Adding a comment for anyone else who stumbles across this old thread....

Sometimes all you need is a 'signed' value, not an 'encrypted' value. E.g., (encoded) license tokens need to be signed but they shouldn't need to be encrypted. In these cases you can distribute the PUBLIC key and it's not an issue that anyone can see it. You're still protected since nobody else can create the signed token.

You can also use the public key to send encrypted messages to the server.

Of course this won't stop a knowledgeable and determined attacker - see the other responses. In this case someone could simply replace your public key with their own, esp. if you don't validate the cert chain. But if you can use signatures instead of encryption it will save you major headaches.

No, it's not safe from other Java code. Your secret could be retrieved from an instance of Safe like this:

Field field = safe.getClass().getDeclaredField("secret");
field.setAccessible(true);
String secret = (String) field.get(safe);

Update: If you control the loading of the other Java code that you want to hide the secret from you can probably use a custom SecurityManager or ClassLoader to prevent access to it. You need to control the environment that this runs in to work though, e.g. a server you restrict access to.

Your edited question however mentions that the code can run on any desktop or device. In that case there's really nothing you can do to protect the secret from other processes that could do just about anything. Even if you encrypt it in memory another process can just intercept the key or even the plaintext secret as its passed around.

If you don't control the environment that you need something to be secure in then you likely need to consider a different approach. Perhaps you can avoid storing the secret in memory altogether?

You can obfuscate it from the .class file by using proguard or similar tools. You may also sign your JAR so other packages can't access it. Signing your JAR may help too.

I think you can do this, but you end up pushing the security problem somewhere else. Is there any reason that "secret" cannot be encrypted using (for simplicity) your favourite symmetric key algorithm? The gimmeTheSecret() method would have to take an additional parameter being the secret key use to decrypt the secret.

Of course then the problem becomes that this secret key needs to be known and entered by a user or a machine storing it somewhere securely. You could use some kind of Hardware Security Module depending on how sensitive the data is and how much you want to spend!

Assuming information passed to method calls are safe, a key is a good solution. The key doesn't need to be stored anywhere in the app, and because of this, the information can't be accessed through Java only. It gets interesting if you want a way to share the secret with others without giving them your key, which is what the shareSecret method is for below. However, it becomes tricky managing this. One process could be:

1) The secret seeker requests access, entering a temp key that is stored

2) The secret keeper grants access with their key, the temp key is deleted, and a temp Safe object is created that works for the temp key.
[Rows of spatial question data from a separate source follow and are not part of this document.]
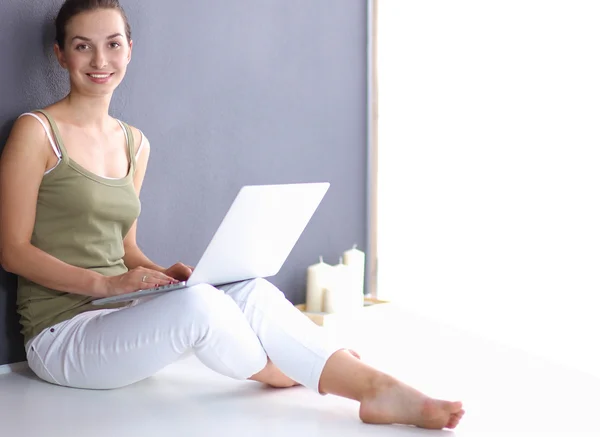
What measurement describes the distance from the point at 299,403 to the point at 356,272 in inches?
50.9

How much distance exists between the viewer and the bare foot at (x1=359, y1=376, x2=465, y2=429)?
208 cm

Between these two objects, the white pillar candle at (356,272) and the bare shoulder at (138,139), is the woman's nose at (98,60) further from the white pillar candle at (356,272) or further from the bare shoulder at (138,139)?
the white pillar candle at (356,272)

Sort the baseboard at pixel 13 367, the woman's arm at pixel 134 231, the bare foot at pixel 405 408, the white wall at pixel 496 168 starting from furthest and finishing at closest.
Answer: the white wall at pixel 496 168 < the woman's arm at pixel 134 231 < the baseboard at pixel 13 367 < the bare foot at pixel 405 408

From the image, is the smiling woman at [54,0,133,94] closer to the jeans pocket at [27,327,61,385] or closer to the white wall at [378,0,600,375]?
the jeans pocket at [27,327,61,385]

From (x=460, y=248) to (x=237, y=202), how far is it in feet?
5.45

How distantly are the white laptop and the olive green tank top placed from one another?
280 mm

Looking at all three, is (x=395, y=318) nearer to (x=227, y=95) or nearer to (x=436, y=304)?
(x=436, y=304)

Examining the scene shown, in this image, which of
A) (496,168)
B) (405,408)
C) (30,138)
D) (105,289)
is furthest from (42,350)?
(496,168)

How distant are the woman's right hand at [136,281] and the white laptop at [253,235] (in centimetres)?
3

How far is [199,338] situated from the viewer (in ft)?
7.14

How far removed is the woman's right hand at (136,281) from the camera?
2.22m

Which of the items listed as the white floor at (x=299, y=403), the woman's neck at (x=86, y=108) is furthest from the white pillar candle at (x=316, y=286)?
the woman's neck at (x=86, y=108)

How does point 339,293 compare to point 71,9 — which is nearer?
point 71,9

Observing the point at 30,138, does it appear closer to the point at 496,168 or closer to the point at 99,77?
the point at 99,77
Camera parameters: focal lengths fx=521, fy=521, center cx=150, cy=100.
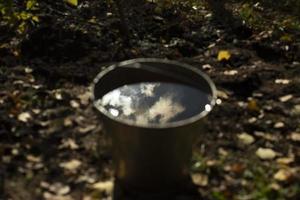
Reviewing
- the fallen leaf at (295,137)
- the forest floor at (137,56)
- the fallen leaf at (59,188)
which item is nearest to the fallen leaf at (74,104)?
the forest floor at (137,56)

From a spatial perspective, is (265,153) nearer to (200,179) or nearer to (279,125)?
(279,125)

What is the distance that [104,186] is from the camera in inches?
116

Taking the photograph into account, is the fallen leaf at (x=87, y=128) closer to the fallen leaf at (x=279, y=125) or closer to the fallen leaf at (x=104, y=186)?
the fallen leaf at (x=104, y=186)

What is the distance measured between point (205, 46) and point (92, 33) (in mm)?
964

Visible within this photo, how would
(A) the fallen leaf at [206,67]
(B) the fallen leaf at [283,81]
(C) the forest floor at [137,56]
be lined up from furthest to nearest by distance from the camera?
1. (A) the fallen leaf at [206,67]
2. (B) the fallen leaf at [283,81]
3. (C) the forest floor at [137,56]

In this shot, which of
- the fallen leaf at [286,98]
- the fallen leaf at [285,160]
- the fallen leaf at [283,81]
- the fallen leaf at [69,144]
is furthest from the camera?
the fallen leaf at [283,81]

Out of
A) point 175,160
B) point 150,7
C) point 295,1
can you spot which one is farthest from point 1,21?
point 295,1

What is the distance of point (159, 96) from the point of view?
10.4 ft

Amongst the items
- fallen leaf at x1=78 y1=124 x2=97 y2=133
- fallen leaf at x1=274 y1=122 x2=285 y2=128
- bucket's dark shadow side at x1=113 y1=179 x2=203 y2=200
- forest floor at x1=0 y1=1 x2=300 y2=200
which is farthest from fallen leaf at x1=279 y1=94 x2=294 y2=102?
fallen leaf at x1=78 y1=124 x2=97 y2=133

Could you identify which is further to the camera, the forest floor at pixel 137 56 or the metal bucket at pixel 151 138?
the forest floor at pixel 137 56

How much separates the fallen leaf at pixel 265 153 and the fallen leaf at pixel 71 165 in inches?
43.0

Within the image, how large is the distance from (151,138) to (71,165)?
726 mm

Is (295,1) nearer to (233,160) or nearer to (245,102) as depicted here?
(245,102)

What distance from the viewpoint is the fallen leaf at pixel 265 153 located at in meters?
3.17
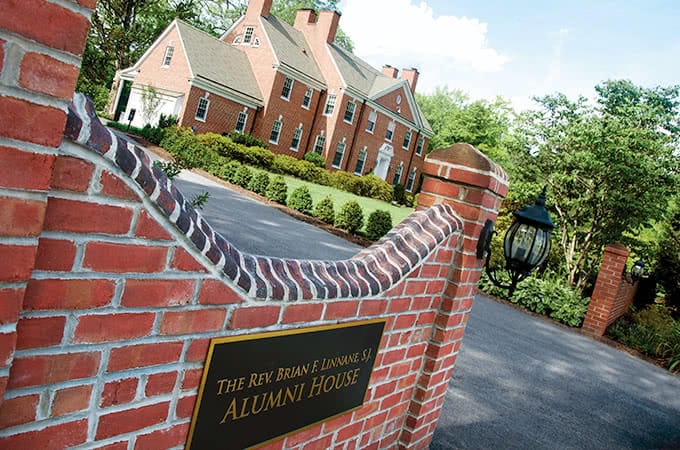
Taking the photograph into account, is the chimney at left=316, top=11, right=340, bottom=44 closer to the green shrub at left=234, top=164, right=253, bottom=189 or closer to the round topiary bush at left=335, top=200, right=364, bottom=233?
the green shrub at left=234, top=164, right=253, bottom=189

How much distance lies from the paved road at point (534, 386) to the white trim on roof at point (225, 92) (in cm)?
1592

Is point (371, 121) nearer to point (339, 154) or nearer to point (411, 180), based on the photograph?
point (339, 154)

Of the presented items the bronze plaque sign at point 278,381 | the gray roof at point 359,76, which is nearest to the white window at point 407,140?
the gray roof at point 359,76

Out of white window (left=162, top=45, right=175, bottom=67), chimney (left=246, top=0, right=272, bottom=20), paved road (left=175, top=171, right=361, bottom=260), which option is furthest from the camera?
chimney (left=246, top=0, right=272, bottom=20)

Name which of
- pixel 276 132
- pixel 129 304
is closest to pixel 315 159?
pixel 276 132

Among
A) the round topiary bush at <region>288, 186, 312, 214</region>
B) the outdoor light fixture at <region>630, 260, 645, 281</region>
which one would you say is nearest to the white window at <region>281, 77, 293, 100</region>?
the round topiary bush at <region>288, 186, 312, 214</region>

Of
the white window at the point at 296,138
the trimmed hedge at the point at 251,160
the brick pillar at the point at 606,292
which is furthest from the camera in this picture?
the white window at the point at 296,138

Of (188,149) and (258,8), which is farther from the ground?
(258,8)

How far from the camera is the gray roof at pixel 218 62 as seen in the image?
27.3 metres

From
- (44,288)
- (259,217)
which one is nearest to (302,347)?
(44,288)

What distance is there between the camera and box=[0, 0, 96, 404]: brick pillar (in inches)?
41.6

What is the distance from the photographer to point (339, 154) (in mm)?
33719

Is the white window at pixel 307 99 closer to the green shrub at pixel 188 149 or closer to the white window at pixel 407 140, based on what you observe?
the white window at pixel 407 140

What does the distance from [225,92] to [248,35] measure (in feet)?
22.1
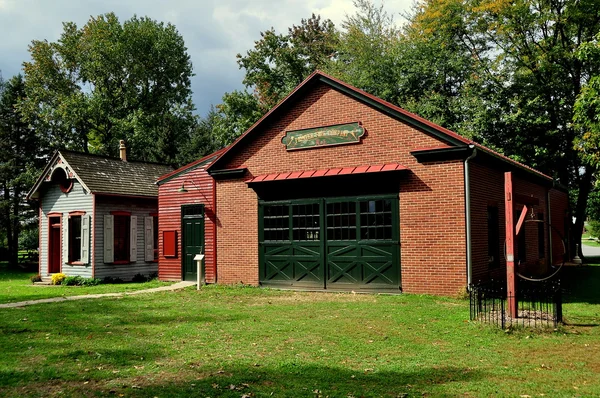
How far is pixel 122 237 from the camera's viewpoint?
70.6 ft

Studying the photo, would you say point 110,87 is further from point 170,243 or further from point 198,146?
point 170,243

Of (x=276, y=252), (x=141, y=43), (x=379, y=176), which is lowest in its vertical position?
(x=276, y=252)

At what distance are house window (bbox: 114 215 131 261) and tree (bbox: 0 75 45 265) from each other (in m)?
15.3

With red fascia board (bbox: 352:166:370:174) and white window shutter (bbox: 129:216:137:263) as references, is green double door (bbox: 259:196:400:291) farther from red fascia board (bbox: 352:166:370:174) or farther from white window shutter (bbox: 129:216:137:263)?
white window shutter (bbox: 129:216:137:263)

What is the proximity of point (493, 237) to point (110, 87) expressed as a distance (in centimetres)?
3478

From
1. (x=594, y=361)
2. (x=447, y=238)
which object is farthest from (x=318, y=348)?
(x=447, y=238)

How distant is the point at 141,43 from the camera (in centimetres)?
4106

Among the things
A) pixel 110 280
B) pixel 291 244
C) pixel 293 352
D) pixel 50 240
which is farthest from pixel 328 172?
pixel 50 240

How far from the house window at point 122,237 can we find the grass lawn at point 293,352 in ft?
30.4

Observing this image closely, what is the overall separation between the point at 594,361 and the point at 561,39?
2484 centimetres

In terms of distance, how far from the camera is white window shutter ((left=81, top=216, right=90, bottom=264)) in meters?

3) The secret seeker enters the temp key and a permanent key, the temp Safe object is deleted, and a new permanent Safe object is created that can be accessed with the permanent key.

Again, assuming parameters passed to method calls are safe, the main problem with the above procedure is that someone could have hijacked the temp key between 1 and 2 and use it to view the temp secret between steps 2 and 3. However, it would make it tougher to crack than storing it in a plain-text string.

public final class Safe {
    private String secret;

    public Safe(String secret, String key){
        this.secret = encode(secret, key}

    public String getSecret(String key){
        return decode(this.secret, credentials);
    }

    public Safe shareSecret(String fromKey, String toKey){
        return new Safe(decode(this.secret, fromKey), toKey); 
    }

    private String encode(String secret, String key){
       //Code to encode the secret based on key here...
    }

    private String decode(String secret, String key){
       //Code to decode the secret based on key here...
    }
}

http://code.google.com/p/joe-e/ is an object-capability subset of java which is meant to allow decomposable security -- the ability for one part of a program to preserve its security properties even when other parts of the program are controlled, compromised, or manipulated by an attacker.

That said, valid JVMs are allowed to extend the semantics of the language with additional language facilities, such as the ability to attach a debugger at runtime. Code that can use Runtime to invoke shell access could attach a debugger to many stock JVMs and work around private access limitations even if the JVM is set up so that normal reflection respects field privateness.

Joe-E disallows a lot of the reflective abuses of information hiding that could complicate this, and of course disallows unfiltered access to Runtime.